Abstract
Background : IL4, IL5, IL13, and IL17-producing CD4 T helper 2
(Th2)-cells and IL17-producing CD4 T helper 17 (Th17)-cells contribute
to chronic eosinophilic and neutrophilic airway inflammation in asthma
and allergic airway inflammation. Chemokines and their receptors are
upregulated in Th2-Th17-mediated inflammation. However, the ability of
CXCR1 and CXCR2 inhibition to suppress Th2 and Th17 cell-mediated
allergic lung inflammation has not been reported.
Methods : Mice sensitized and challenged with cat dander extract
(CDE) mount a vigorous Th2-Th17-mediated allergic lung inflammation.
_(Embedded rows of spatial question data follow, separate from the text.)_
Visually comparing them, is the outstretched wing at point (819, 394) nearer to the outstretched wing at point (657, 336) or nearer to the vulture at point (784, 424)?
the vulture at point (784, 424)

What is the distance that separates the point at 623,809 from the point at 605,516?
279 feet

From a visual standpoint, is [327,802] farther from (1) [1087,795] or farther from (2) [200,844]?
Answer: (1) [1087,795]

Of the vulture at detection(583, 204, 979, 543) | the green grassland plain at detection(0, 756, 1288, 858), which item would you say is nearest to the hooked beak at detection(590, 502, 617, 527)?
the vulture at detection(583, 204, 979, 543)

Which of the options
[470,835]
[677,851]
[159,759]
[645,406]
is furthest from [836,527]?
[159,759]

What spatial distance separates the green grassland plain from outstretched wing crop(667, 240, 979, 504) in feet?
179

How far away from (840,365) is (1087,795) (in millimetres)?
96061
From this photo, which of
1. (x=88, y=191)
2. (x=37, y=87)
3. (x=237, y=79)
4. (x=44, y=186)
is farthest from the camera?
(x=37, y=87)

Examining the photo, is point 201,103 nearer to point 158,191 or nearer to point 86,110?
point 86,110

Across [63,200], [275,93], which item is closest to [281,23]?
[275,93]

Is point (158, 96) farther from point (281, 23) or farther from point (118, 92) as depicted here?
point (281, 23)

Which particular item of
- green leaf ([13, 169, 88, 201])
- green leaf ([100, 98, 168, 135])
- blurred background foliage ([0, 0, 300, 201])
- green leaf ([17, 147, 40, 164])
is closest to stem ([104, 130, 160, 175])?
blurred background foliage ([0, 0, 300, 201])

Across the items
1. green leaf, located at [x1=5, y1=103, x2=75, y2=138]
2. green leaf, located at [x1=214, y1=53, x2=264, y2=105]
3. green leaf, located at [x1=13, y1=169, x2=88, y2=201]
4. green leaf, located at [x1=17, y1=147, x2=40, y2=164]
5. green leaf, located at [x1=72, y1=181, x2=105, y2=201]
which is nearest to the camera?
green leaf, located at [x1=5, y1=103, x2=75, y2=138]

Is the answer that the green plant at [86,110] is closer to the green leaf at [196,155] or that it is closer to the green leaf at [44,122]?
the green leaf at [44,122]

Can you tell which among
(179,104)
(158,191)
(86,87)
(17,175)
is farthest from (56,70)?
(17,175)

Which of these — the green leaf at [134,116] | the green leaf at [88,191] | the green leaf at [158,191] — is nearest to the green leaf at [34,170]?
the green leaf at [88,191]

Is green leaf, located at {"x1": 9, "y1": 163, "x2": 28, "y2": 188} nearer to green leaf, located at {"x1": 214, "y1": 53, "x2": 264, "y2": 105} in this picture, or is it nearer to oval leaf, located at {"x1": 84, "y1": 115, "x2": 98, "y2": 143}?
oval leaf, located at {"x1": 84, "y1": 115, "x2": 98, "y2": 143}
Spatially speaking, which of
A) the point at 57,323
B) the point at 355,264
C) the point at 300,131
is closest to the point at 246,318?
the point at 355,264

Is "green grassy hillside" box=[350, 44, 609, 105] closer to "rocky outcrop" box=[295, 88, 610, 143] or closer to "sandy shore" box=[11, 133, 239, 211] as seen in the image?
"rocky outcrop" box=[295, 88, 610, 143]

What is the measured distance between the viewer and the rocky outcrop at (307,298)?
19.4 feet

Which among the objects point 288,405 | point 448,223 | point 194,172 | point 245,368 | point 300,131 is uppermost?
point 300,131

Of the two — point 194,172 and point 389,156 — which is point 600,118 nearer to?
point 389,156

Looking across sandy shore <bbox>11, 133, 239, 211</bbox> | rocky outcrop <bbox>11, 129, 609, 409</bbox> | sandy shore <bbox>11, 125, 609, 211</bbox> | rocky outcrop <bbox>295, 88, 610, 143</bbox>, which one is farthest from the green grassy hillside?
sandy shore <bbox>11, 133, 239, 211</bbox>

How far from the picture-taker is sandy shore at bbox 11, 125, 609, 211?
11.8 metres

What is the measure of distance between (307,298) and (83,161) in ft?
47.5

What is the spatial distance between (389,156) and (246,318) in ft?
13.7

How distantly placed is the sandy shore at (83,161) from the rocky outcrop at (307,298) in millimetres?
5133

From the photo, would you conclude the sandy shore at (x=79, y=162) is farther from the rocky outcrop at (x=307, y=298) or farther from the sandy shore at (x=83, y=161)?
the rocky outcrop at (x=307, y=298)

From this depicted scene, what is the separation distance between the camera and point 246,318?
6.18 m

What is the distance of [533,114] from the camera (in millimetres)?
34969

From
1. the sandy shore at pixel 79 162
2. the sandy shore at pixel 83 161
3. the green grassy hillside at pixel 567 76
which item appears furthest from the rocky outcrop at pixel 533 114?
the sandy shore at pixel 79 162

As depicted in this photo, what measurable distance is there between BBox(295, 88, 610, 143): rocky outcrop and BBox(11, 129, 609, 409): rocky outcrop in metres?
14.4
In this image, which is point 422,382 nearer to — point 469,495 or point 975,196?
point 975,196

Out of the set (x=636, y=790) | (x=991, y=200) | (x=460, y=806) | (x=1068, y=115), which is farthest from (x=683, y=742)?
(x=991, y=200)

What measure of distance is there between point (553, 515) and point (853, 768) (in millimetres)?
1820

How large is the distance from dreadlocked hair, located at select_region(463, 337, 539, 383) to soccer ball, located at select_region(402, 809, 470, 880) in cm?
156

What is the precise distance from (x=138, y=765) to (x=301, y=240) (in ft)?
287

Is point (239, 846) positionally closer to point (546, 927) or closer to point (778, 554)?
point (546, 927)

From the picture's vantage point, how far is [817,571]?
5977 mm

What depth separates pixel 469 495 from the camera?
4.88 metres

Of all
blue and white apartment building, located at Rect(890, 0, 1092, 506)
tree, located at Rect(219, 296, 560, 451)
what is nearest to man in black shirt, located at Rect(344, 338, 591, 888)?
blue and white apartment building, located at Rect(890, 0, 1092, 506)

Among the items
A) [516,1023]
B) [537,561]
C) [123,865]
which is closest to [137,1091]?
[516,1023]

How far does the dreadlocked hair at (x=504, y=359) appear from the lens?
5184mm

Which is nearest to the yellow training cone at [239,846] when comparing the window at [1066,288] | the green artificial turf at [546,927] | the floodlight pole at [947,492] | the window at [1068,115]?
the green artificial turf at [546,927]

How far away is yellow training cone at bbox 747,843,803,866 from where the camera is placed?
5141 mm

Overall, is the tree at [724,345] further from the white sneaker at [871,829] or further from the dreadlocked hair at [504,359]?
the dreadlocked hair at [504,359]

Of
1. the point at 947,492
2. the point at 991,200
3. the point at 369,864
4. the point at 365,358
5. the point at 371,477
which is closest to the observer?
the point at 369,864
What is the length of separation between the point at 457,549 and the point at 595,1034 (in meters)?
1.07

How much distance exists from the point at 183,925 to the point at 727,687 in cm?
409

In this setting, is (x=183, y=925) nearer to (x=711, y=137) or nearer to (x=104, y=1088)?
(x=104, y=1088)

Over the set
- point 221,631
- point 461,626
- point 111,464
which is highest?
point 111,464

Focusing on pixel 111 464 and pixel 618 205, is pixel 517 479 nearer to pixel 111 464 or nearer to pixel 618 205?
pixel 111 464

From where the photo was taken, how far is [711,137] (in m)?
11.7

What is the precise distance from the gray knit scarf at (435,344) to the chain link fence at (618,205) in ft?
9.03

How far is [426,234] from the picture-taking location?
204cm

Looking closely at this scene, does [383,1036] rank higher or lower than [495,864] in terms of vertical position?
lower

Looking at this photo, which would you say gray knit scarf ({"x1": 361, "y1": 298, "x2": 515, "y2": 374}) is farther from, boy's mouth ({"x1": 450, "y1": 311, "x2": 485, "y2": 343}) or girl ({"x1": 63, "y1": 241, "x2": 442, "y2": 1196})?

Ladarixin is an orally bioavailable allosteric inhibitor of CXCR1 and
CXCR2 and was orally administered in this model prior to CDE-challenge.
The ability of ladarixin to modulate allergen-challenge induced
recruitment of cytokine-secreting CXCR1 and CXCR2-expressing Th2- and
Th17-cells and allergic lung inflammation were examined.
Results : Allergen challenge in sensitized mice increased mRNA
expression levels of Il4, Il5, Il13, Il6, Il1β, Tgfβ1, Il17, Il23,
Gata3, and Rorc , recruited CXCR1- and CXCR2-expressing Th2
cells, Th17-cells, neutrophils, and eosinophils, inducing allergic lung
inflammation. Administration of ladarixin vigorously blocked each of
these pro-inflammatory effects of allergen challenge.
Conclusions : Allosteric inhibition of CXCR1 and CXCR2 by oral
administration of ladarixin vigorously blocks recruitment of CXCR1- and
CXCR2-expressing Th2-cells, Th17-cells, neutrophils, and eosinophils in
this mouse model of allergic lung inflammation. We suggest that the
ability of oral ladarixin to mitigate Th2 and Th17-mediated allergic
inflammation should be investigated in humans.